Second is “success begets success,” a self-explanatory phrase indicative of his teams' and business' thriving reputations.  

Gordon Davis

Third, “it's all about the kids,” which Davis often mentions, referring to keeping students at all levels a priority in his endeavors. Davis firmly believes in students' abilities and the education they receive, which is why he makes them the priority of his philanthropic endeavors. 

“I've been around the kids at Texas Tech for 43 years,” he says. “The students Texas Tech puts out in the College of Agricultural Sciences and Natural Resources are the best there are. They've got passion. They've got work ethic. They love to win. You don't hear anything bad about them.” 

His fourth guiding principle is “it's important to give back,” a nugget from soil science professor Bill Bennett in 1979. Bennett served as the associate dean of teaching in the college of agriculture when Davis came aboard and led efforts in fundraising for scholarships to recruit students to Texas Tech. 

Davis took Bennett's advice to levels usually reserved for collegiate athletic teams. He began fundraising to start an endowment in 1985 for his meat judging teams to defray costs. In his first year of coaching at Texas Tech, in 1981, the team included Mark Miller, who would spend the next two and a half judging seasons as Davis' assistant coach and become a crucial member in its fundraising efforts.
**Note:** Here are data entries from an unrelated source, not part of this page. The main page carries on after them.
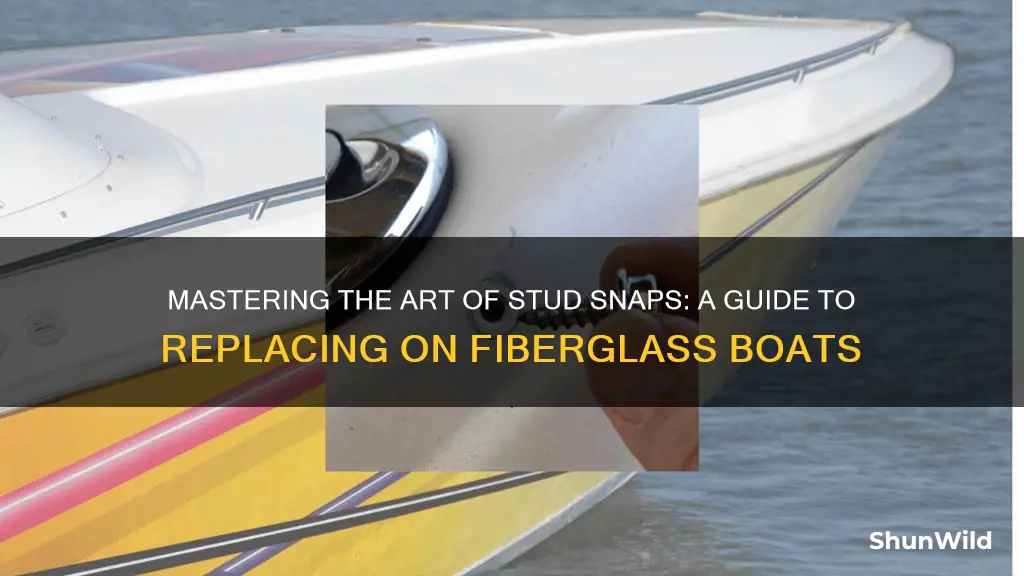 how to attach replacement stud snaps on a fiberglass boat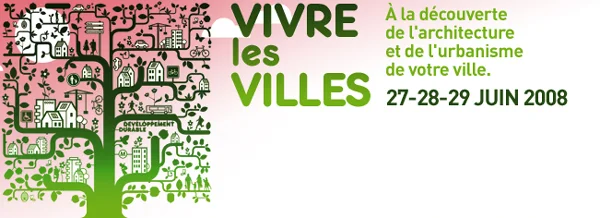 « Vivre les villes, à la découverte de l’architecture et de l’urbanisme de votre ville »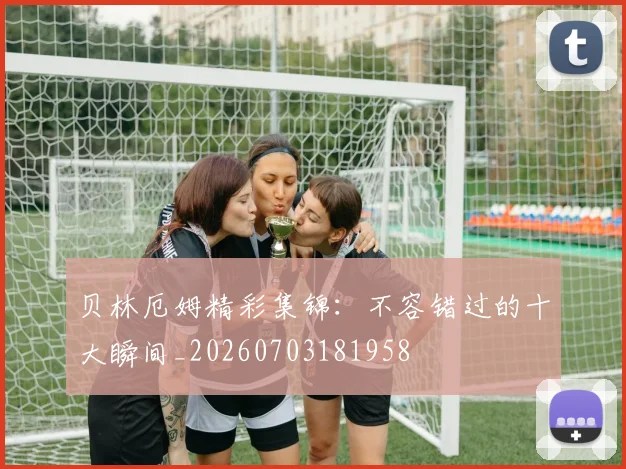 贝林厄姆精彩集锦:不容错过的十大瞬间_20260703181958
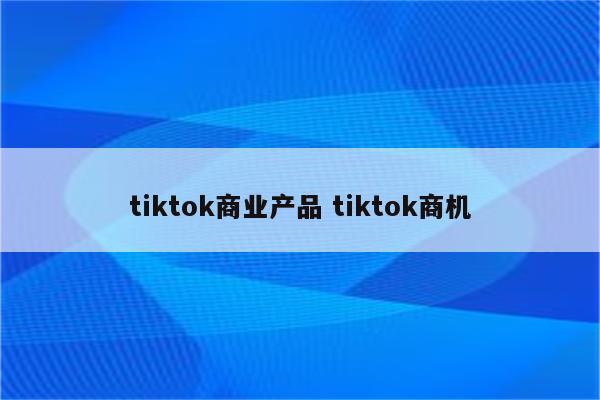 tiktok商业产品 tiktok商机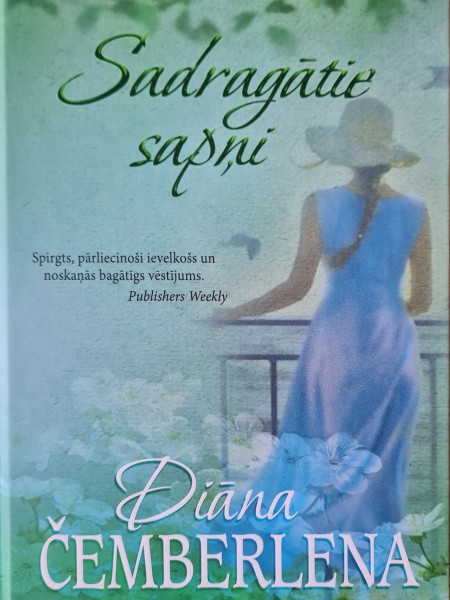 Sadragātie sapņi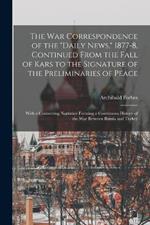 The War Correspondence of the Daily News, 1877-8, Continued From the Fall of Kars to the Signature of the Preliminaries of Peace: With a Connecting Narrative Forming a Continuous History of the War Between Russia and Turkey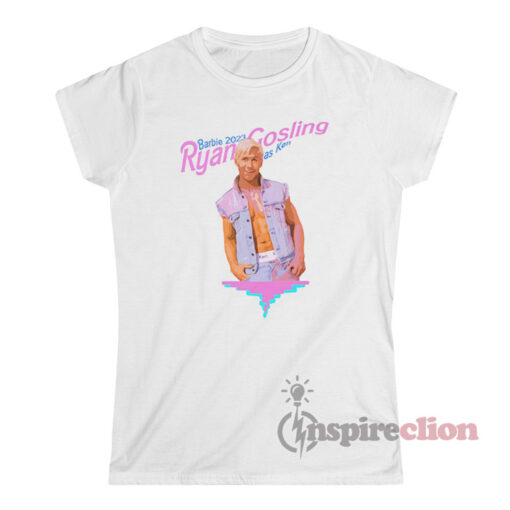 Barbie 2023 Ryan Gosling As Ken T-Shirt Women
In 1990, Miller returned to Texas Tech — then with his doctorate and coaching experience from the University of Georgia — to become Davis' successor, a position he remains in today and a critical reason for the team's dynasty.  

Gordon Davis

The Davises have since established endowments for operating funds, scholarships and an endowed chair in the meat science program in addition to their support of the meat judging team.  
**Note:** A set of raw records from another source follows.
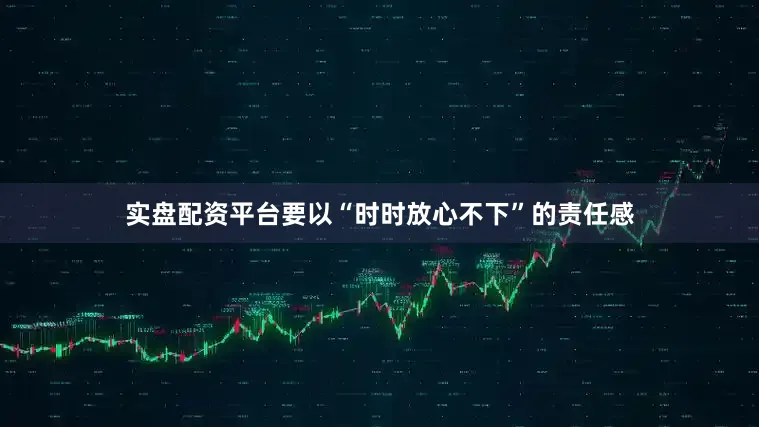 实盘配资平台要以“时时放心不下”的责任感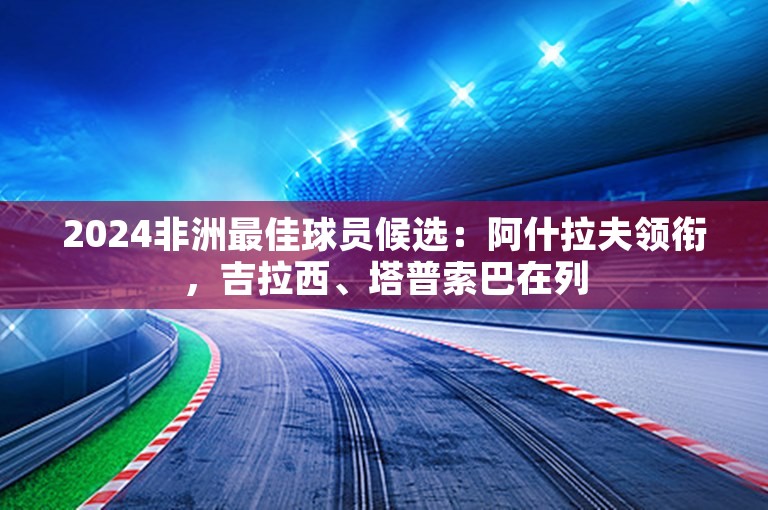 2024非洲最佳球员候选：阿什拉夫领衔，吉拉西、塔普索巴在列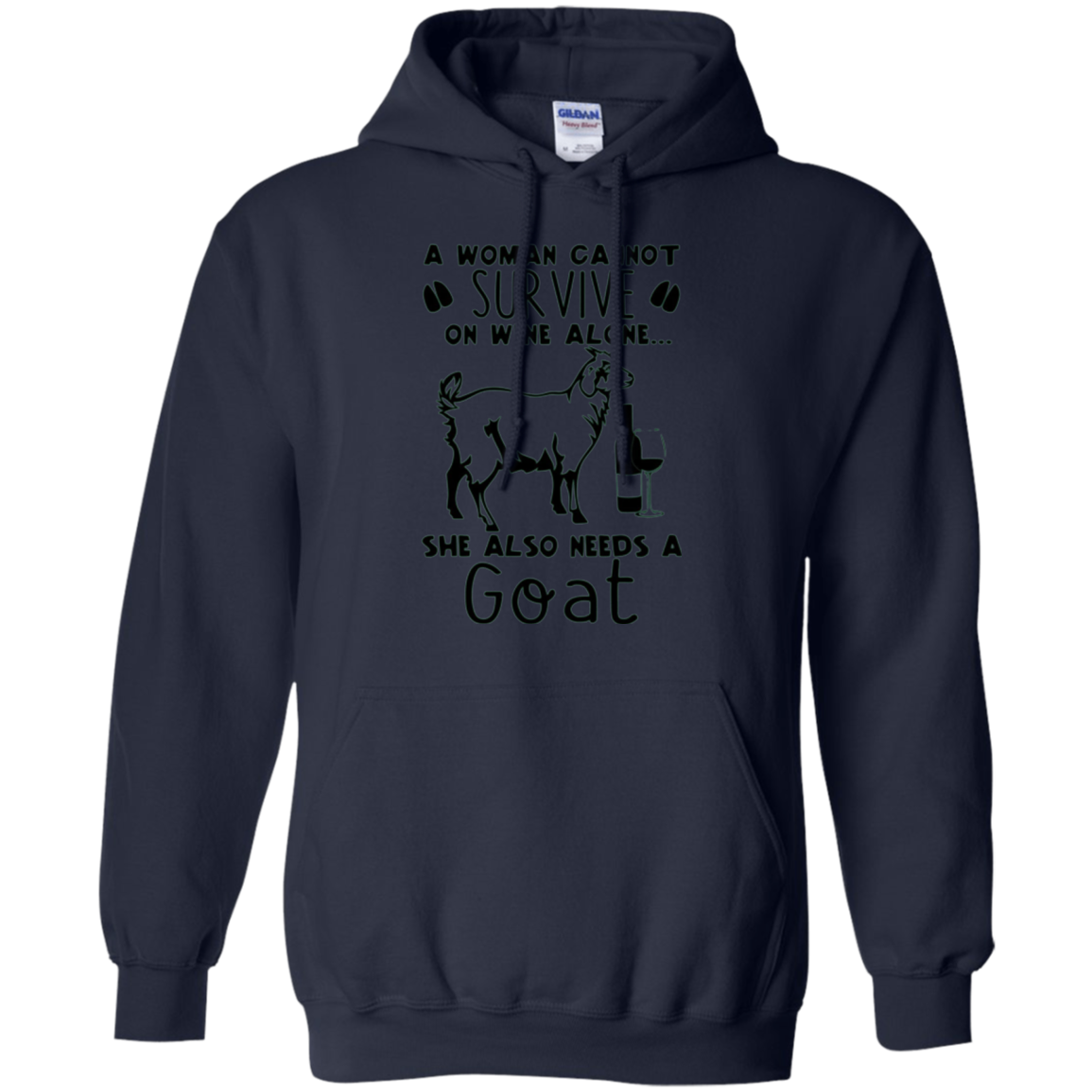 A Woman Cannot Survive On Wine Alone She Also Needs A Goat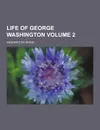 Life of George Washington Volume 2 - Washington Irving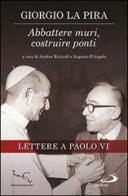 Abbattere muri, costruire ponti. Lettere a Paolo VI di Giorgio La Pira edito da San Paolo Edizioni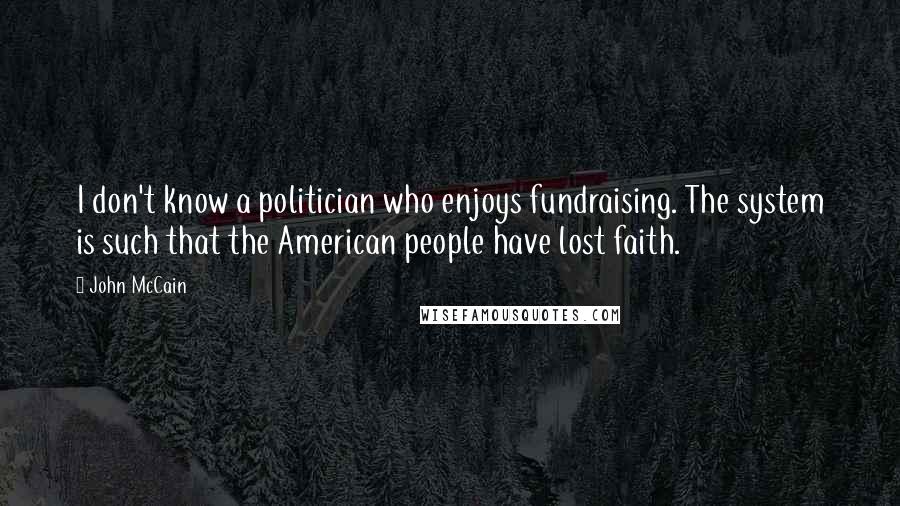 John McCain quotes: I don't know a politician who enjoys fundraising. The system is such that the American people have lost faith.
Giving back is a staple of Davis' life, and when the right moment came for him to retire from iCEV, it became the lynchpin of the sale. During negotiations with companies who sought to purchase iCEV, Davis asked a deciding question: “What are you going to do about philanthropy?” 
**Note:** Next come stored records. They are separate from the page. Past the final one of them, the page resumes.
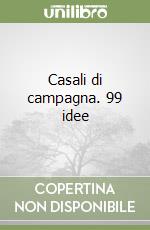 Casali di campagna. 99 idee libro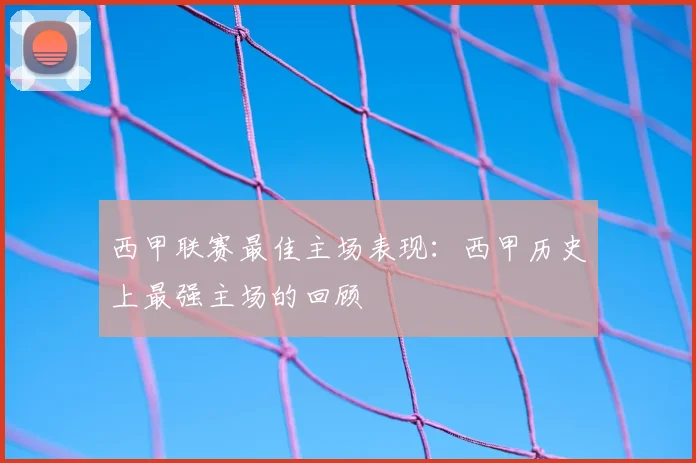 西甲联赛最佳主场表现：西甲历史上最强主场的回顾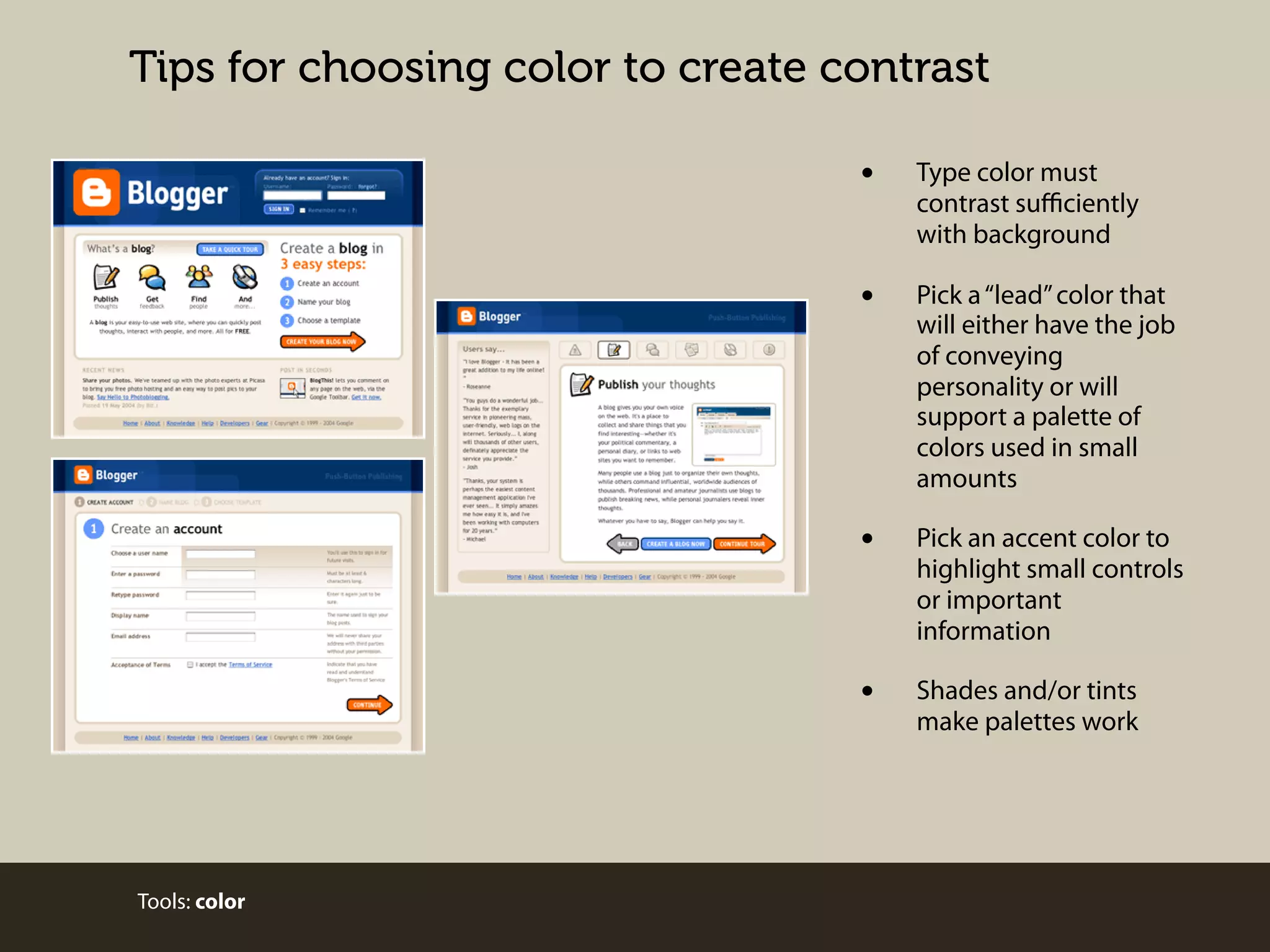 Tips for choosing color to create contrast

•
•

Pick a “lead” color that
will either have the job
of conveying
personality or will
support a palette of
colors used in small
amounts

•

Pick an accent color to
highlight small controls
or important
information

•

Tools: color

Type color must
contrast suﬃciently
with background

Shades and/or tints
make palettes work

 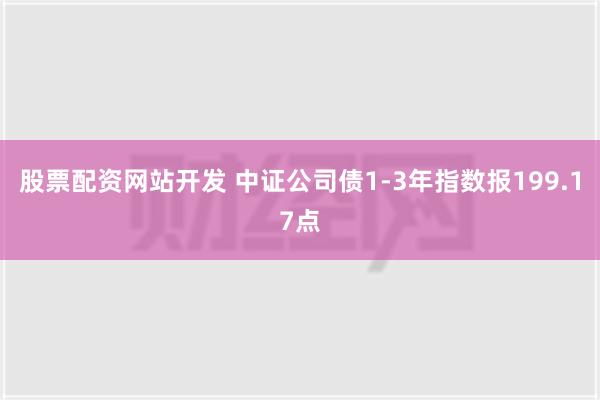 股票配资网站开发 中证公司债1-3年指数报199.17点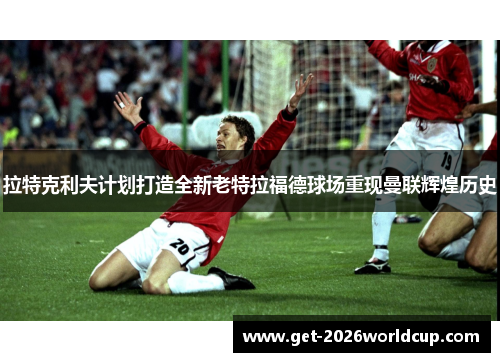 拉特克利夫计划打造全新老特拉福德球场重现曼联辉煌历史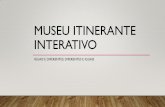 MUSEU ITINERANTE INTERATIVO - elo3.com.br · • A curadoria “Iguais e Diferentes: ... • Alunos – o projeto tem público prioritário de alunos da ... acervos permanentes de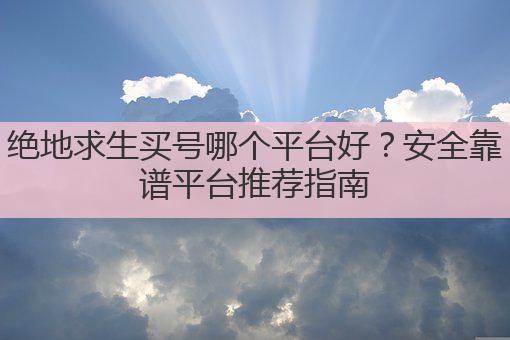 绝地求生买号哪个平台好？安全靠谱平台推荐指南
The company that committed to giving back won the bid. Davis cares about the 37 years of employees who made iCEV what it is today and attributes his ability to make this gift to the college to them. Five of iCEV's six highest-ranking employees are Texas Tech alumni, including 2001 meat judging team alumnus Dusty Moore, now iCEV's president and CEO. Davis ensured, as part of the company's sale, all his executives and employees would be retained and the iCEV headquarters would remain in Lubbock.  

Davis and the executive team sold the company for millions. With his fourth tenet in mind, he and Joyce knew what impact that amount of money could make for a college with students they had been around for 43 years. 

Gordon and Joyce & President Schovanec
President Schovanec introduces Gordon and Joyce Davis.

“My wife and I voted 2-0 on this college of ag,” Davis says. “We did this together.” 

Their total gift of $45 million is the single largest investment made in Texas Tech University history. It provides a new and immediate investment of $25 million to benefit the college as a whole and to assist the dean and college in achieving aspirational goals. The gift also makes further investments in his passion projects at Texas Tech: $1 million to Texas Tech Athletics toward construction of the Womble Football Center as mentioned above, $4 million in additional support to previous endowments and commitments, and a $15 million estate gift — one of the largest estate gifts in Texas Tech history.  

What comes next for Davis?  

“Semi-retirement,” he says. 

 He plans to continue his philanthropy through the Gordon and Joyce Davis Foundation, the office for which he moved into in late December. He looks forward to what his gift might bring: mentoring faculty and students when asked, sitting in on seminars if requested, and seeing Texas Tech become the top agricultural education destination for students from every corner of the country.